# Sprinkler Installation for APA Performance Rated I-Joists



## Uncle Bob (Feb 5, 2010)

I was looking for something else and stumbled across this on the APA website.

For youse-guys that have adopted the 2009 IRC and require residential fire sprinklers; this will be a good handout and guide for installation of sprinkler systems with TJI framing;

(scroll down and click on the PDF symbol for "Technical Note: Sprinkler Installation for APA Performance rated I-Joists")

Note; you'll have to register and sign in to download; but, it's free;

http://www.apawood.org/level_c.cfm?cont ... N=54711524

ps:  If ya'll are going to inspect TJI Layouts; you really need to learn what your looking at.  APA has a ton of information that Inspector's need to know.  I know; I'm talking to brick walls.   

Enjoy,

Uncle Bob


----------



## beach (Feb 6, 2010)

Re: Sprinkler Installation for APA Performance Rated I-Joists



> If ya'll are going to inspect TJI Layouts; you really need to learn what your looking at. APA has a ton of information that Inspector's need to know. I know; I'm talking to brick walls.
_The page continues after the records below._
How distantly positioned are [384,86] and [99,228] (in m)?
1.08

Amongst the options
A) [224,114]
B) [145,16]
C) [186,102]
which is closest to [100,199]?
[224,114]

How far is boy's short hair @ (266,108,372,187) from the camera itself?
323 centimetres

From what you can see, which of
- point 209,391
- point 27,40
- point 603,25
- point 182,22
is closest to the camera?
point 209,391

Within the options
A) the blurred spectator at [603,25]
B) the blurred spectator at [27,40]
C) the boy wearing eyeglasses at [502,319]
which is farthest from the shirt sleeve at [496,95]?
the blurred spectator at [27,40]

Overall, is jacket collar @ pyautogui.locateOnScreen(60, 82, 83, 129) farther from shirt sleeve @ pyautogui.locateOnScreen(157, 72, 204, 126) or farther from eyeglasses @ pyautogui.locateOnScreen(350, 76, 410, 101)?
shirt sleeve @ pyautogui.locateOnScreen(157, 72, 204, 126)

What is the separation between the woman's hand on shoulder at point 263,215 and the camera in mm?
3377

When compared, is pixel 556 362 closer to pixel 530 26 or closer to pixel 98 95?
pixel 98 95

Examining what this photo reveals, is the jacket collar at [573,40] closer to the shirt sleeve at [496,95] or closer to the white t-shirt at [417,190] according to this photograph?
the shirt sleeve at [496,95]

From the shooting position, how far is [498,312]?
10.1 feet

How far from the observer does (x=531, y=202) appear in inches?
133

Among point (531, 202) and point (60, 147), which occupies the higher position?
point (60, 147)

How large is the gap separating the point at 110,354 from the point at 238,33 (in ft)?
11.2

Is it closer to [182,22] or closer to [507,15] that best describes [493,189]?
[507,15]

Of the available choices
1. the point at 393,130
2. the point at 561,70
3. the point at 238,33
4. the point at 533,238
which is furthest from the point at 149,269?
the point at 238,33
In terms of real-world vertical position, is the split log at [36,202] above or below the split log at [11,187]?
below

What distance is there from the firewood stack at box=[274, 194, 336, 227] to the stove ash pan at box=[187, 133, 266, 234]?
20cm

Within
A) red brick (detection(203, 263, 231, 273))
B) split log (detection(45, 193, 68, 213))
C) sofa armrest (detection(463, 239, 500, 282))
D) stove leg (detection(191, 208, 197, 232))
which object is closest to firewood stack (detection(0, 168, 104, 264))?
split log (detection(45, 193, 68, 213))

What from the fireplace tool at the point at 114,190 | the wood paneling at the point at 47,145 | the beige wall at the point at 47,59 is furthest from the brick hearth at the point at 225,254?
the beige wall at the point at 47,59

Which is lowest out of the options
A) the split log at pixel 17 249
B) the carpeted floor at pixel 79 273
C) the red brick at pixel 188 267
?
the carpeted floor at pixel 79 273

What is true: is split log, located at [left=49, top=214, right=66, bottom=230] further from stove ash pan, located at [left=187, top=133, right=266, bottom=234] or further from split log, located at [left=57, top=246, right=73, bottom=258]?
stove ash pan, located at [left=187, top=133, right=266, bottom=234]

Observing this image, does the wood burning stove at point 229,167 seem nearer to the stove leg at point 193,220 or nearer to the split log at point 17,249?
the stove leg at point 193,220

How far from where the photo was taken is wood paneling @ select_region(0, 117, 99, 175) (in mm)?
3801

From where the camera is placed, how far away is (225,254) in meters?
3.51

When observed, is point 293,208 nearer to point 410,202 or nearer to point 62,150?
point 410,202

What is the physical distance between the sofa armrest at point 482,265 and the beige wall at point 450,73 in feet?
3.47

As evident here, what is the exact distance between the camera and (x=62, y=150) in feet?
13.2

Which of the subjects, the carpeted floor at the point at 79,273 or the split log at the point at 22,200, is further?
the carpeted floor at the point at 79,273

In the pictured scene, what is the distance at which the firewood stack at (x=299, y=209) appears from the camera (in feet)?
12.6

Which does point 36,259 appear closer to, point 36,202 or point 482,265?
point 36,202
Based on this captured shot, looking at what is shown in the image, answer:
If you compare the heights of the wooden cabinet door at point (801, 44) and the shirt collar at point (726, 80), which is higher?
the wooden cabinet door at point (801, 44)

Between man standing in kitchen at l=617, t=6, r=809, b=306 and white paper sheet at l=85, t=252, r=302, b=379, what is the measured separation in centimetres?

You seem to assume that inspectors don't know or care to know anything....... TJI's have been used almost exclusively around here for over 20 years on everything from tract homes to 70 million dollar custom homes, we typically don't have basements and when we do they are finished...all homes typically use 5/8" drywall   because it lays straighter. Nothing new here....


----------



## RJJ (Feb 6, 2010)

Re: Sprinkler Installation for APA Performance Rated I-Joists

UB: I printed the link and the 22 pages. Not a bad find. I believe I will hand it out.


----------



## FM William Burns (Feb 6, 2010)

Re: Sprinkler Installation for APA Performance Rated I-Joists

Nice resource UB!


----------



## beach (Feb 6, 2010)

Re: Sprinkler Installation for APA Performance Rated I-Joists

Just to be clear, I'm not a big fan of TJI's compared to standard dimensional lumber, but that's what's used in this area.... for a very long time...with the standard 5/8" drywall application we haven't seen any problems, although I've seen them go up pretty quick in the framing stages when the plumbers left for the day! Conarbs thinking that they basically melt when in contact with water (sprinklers) is plain ignorant, as someone said before, plywood is also engineered lumber product.....and of course, they are a GREEN product!!!  :lol:


----------